Prompt 1 ->
In the study-methods text, decide whether each statement agrees with it: (a) an OHI-S score of 3.1 to 6.0 was categorized as poor oral hygiene; (b) oral mucositis was assessed with the OHI-S; (c) elapsed time since treatment was split at 12 months. For each, answer yes or no and quote the deciding words.
Prompt 2 ->
According to the study-methods text, why was the Urdu version of the EORTC QLQ-H&N-35 chosen for this study?
Prompt 3 ->
Proceed with the study-methods text on measuring oral health-related quality of life, starting after its last sentence.

Page text ->
[Start of Attachment]
Flowchart of the process of study participant’s recruitment.

Variables and tools

Data was collected through a structured questionnaire, comprising sociodemographic variables, treatment related factors, oral hygiene practices and oral clinical parameters (oral mucositis and oral hygiene status).

Demographic and other variables

Sociodemographic variables included patients age recorded as (< 52 years’ vs ≥ 52 years)25, gender, marital status, BMI recorded as (underweight ≤ 18.5 kg/ m2, normal weight =  ≥ 18.5 kg/ m2)26, level of education and monthly income. Treatment related factors included tumor stage at diagnosis according to AJCC stage system (stage I, stage II, stage III, stage IV), type of treatment received (without RT vs with RT), total dose of radiation received, elapsed time since treatment (< 6 months’ vs ≥ 6 months), number of follow up visits and any comorbidities Patients oral hygiene-related details included their practices of brushing and mouthwash use and frequency per day, use of fluoride toothpaste, any instructions received related to oral hygiene maintenance after treatment completion by the consultant, and the current use of dental prostheses.

Oral clinical parameters such as Oral Hygiene status was measured using Oral Hygiene Index – simplified (OHI-S) and categorized as good (0–1.2), fair (1.3- 3.0) and poor (3.1–6.0)27. The Oral Mucositis was assessed using WHO- Oral mucositis scale, and categorized into mild (by combining grade 1 and 2) and moderate to severe (by combining grade 3 and 4) categories28.

Outcome variable

OHRQoL is characterized as a self-report measure that focuses specifically on the oral health. it encompasses a comprehensive assessment of how oral diseases and conditions impact various aspects of an individual’s life. It assess the functionality as well as social and psychological effects stemming from oral health issues, aiming to understand their overall impact on well-being21. For this study we used Urdu version of European Organization of Treatment of Cancer QoL Head and Neck-35 (EORTC QLQ-H&N-35), which has been validated for use in our setting24.

EORTC QLQ-H&N-35 consists 35 questions in total, with 7 multiple item- questions assessing pain and soreness in the mouth and throat (PA) through item 31 -34, swallowing of liquid, pureed and solid food (SW) through item 35–38, senses of taste and smell (SE) from 43–44, social eating with family and friends and enjoying of meal (SO) 49–52 social contact with family and friends (SC) 48, 55–58 and sexuality (SX) 59–60 over the last week and 11 single questions to assess problems with “teeth” “opening of mouth” “dry mouth” ” sticky saliva” “coughing” “feeling ill” “ use of pain killers” “nutritional supplements” or “feeding tube” “weight loss” and “weight gain”. Likert type was used to score the responses as (1 = not at all, 2 = a little, 3 = quite a bit, 4 = very much) item H&N31 – H&N-35 have a 1 = yes, 2 = no response29.

Scoring of tool

First raw scores were calculated. For each multi- item question such as PA, SW, SO etc. an average of the corresponding items and for single- item question (teeth, mouth opening, sticky saliva, dry mouth etc.) the single score of the concerning item was taken as the raw score. Raw score = (I1 + I2 + I3)/n.
[End of Attachment]
Data provided ->
[Start of Attachment]
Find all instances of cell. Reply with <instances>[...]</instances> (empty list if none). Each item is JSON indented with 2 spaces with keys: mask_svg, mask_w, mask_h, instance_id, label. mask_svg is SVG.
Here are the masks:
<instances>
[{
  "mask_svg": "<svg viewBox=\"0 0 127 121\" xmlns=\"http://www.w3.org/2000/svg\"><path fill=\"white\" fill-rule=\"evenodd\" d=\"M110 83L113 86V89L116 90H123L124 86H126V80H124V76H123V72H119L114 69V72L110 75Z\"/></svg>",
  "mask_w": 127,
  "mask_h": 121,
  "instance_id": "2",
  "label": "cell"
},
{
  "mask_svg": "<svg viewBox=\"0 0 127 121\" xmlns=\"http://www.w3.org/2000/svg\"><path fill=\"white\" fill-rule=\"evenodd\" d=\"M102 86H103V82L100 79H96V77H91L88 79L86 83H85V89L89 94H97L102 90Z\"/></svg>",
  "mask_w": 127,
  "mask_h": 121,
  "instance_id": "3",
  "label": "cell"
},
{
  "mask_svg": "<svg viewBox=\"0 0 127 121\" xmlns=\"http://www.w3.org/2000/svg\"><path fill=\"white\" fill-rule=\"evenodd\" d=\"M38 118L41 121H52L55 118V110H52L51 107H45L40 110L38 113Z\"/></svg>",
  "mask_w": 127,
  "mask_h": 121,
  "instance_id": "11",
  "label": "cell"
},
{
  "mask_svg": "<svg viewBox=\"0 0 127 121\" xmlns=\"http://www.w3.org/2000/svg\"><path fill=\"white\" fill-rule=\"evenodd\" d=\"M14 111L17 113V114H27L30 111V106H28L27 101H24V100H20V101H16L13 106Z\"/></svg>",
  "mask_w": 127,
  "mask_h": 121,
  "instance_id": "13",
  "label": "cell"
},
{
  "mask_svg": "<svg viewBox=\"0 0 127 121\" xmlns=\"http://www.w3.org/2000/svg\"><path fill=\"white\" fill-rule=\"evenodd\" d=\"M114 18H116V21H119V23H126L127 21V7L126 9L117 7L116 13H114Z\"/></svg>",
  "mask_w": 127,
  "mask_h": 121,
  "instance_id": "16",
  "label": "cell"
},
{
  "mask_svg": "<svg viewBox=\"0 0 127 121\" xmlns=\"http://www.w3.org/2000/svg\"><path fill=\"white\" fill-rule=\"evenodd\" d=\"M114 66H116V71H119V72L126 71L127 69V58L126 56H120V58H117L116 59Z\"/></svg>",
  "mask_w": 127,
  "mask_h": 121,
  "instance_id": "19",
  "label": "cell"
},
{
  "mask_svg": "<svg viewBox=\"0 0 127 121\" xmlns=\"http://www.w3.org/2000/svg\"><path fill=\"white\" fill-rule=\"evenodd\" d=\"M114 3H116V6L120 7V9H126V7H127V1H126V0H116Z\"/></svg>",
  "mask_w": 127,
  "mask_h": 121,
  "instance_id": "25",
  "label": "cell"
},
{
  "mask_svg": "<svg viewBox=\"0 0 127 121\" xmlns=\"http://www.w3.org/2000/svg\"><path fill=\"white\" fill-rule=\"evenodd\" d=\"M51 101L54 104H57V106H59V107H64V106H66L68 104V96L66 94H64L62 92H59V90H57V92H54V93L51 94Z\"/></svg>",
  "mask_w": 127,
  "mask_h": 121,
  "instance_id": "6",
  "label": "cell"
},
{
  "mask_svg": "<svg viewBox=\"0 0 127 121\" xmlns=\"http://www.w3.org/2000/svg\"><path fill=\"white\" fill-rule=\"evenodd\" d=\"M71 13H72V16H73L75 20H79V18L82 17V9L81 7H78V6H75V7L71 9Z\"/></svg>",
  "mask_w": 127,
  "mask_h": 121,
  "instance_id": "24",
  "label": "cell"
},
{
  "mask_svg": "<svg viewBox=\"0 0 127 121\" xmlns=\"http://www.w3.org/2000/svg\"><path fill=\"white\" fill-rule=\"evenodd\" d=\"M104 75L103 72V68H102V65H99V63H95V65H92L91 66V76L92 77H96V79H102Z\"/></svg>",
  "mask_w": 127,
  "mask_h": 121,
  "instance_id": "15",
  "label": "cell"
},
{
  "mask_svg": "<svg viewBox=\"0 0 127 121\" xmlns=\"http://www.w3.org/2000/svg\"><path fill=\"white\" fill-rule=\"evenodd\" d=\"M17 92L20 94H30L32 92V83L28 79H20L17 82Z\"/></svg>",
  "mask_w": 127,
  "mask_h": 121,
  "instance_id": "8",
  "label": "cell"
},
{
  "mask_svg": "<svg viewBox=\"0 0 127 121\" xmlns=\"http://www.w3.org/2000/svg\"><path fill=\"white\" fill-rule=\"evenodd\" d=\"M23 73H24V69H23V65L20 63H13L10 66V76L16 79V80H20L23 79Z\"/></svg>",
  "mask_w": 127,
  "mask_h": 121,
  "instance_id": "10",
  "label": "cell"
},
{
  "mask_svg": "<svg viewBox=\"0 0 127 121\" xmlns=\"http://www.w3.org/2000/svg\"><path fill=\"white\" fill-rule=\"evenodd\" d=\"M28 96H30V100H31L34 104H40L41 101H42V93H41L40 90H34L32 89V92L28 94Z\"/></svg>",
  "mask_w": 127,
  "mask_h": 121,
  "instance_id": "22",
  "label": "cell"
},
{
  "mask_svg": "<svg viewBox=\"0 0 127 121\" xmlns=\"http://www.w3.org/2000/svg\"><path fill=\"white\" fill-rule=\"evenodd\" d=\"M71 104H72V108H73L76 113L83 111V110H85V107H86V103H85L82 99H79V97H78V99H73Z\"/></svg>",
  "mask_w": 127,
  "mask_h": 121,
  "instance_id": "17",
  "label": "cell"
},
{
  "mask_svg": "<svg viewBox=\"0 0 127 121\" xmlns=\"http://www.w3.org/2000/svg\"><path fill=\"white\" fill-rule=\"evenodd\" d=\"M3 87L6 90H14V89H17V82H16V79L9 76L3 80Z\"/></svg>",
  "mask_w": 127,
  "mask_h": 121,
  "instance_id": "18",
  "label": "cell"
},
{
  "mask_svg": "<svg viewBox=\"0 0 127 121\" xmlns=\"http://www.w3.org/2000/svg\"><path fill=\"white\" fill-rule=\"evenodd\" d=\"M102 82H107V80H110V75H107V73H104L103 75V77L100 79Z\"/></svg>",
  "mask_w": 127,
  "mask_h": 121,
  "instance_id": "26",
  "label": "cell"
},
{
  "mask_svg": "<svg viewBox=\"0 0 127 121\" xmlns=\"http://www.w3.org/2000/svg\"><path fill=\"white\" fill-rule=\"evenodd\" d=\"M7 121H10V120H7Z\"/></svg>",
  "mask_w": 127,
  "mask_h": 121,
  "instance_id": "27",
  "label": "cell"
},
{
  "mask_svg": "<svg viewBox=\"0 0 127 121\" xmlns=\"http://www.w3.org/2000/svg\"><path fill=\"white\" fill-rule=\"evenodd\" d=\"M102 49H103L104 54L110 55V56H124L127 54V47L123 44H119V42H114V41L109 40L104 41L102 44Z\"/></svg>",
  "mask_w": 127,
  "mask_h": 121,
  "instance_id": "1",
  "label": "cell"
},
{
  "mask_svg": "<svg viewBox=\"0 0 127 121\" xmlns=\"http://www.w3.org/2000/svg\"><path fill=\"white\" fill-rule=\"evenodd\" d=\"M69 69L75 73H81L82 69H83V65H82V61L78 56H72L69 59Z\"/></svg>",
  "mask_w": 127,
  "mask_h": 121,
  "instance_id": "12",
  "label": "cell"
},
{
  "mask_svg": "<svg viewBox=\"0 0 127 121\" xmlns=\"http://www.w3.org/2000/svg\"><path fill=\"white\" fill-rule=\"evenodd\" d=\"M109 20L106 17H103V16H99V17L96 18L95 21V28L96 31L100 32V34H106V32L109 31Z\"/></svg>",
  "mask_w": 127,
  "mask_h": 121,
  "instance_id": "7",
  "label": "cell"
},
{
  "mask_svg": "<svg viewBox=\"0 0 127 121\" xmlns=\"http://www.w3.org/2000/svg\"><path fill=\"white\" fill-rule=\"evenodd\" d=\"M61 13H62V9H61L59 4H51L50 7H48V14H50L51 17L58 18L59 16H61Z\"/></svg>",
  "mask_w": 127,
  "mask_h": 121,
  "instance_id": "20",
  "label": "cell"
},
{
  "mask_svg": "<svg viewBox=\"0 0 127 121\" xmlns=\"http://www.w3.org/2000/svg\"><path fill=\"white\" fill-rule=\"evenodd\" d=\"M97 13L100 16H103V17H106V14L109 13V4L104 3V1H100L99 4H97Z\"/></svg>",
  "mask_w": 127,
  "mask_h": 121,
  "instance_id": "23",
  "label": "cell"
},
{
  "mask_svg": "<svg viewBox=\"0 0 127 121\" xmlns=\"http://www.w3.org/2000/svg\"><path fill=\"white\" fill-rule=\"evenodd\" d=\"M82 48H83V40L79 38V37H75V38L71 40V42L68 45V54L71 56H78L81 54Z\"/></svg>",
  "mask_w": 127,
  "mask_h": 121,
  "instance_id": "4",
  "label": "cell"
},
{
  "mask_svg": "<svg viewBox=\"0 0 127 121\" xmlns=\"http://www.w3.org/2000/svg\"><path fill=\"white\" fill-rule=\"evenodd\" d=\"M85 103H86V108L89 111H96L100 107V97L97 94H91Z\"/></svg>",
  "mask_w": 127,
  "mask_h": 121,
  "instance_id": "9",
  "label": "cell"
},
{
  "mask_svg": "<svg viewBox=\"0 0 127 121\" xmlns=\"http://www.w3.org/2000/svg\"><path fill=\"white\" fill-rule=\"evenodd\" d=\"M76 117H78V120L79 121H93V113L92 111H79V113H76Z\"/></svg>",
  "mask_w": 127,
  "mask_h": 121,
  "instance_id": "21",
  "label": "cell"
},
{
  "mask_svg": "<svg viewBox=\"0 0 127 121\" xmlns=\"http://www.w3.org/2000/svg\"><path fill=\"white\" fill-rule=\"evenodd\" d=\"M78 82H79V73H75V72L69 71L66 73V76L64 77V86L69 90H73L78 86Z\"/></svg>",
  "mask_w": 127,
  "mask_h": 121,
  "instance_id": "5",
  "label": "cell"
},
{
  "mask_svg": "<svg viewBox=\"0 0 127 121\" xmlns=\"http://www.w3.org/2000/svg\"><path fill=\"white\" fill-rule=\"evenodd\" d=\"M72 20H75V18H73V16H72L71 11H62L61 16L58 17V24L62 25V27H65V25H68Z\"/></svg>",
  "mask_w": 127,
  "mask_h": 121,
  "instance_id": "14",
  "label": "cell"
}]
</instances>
[End of Attachment]
Exercise answer 1 ->
(a) Yes: "poor (3.1–6.0)"
(b) No: "The Oral Mucositis was assessed using WHO- Oral mucositis scale"
(c) No: "elapsed time since treatment (< 6 months’ vs ≥ 6 months)"

Exercise answer 2 ->
The Urdu version was chosen because it has been validated for use in the study's setting.

Exercise answer 3 ->
Standardization of the raw score was done to obtain mean scores for OHRQoL ranging from 0 to 100. Symptom scale S = [(RS-1)/range] × 100.

Elevated symptom scores for different domains of the tool implied deteriorating oral symptoms contributing to overall high mean score indicating more adversely affected OHRQoL.

Data collection procedure

Hiring of data collector was done prior to data collection. The training of data collector included procedure of taking informed consent, familiarization with the questionnaire and time management. A manual of operations was provided to data collector to facilitate consistency in protocol implementation during data collection. A trained dental hygienist was recruited to perform oral examination of the participants after they were interviewed.

Ethical clearance

An ethical review was sought from the Departmental Review Board (DRC), after its approval, the Ethical Review Committee (ERC) of Aga Khan University, Karachi, was consulted for ethical approval. The ERC approved the study (reference number 2022-7178-21416).

Statistical analysis

OHRQoL, which is the outcome variable is continuous in nature and calculated on the basis of a mean score. Multiple linear regression analysis was performed using STATA version 16.

The descriptive statistics of all independent variables and outcome variable was conducted. For categorical variables such as age, gender, level of education, monthly income, oral hygiene practices and other variables, frequencies and percentages were reported.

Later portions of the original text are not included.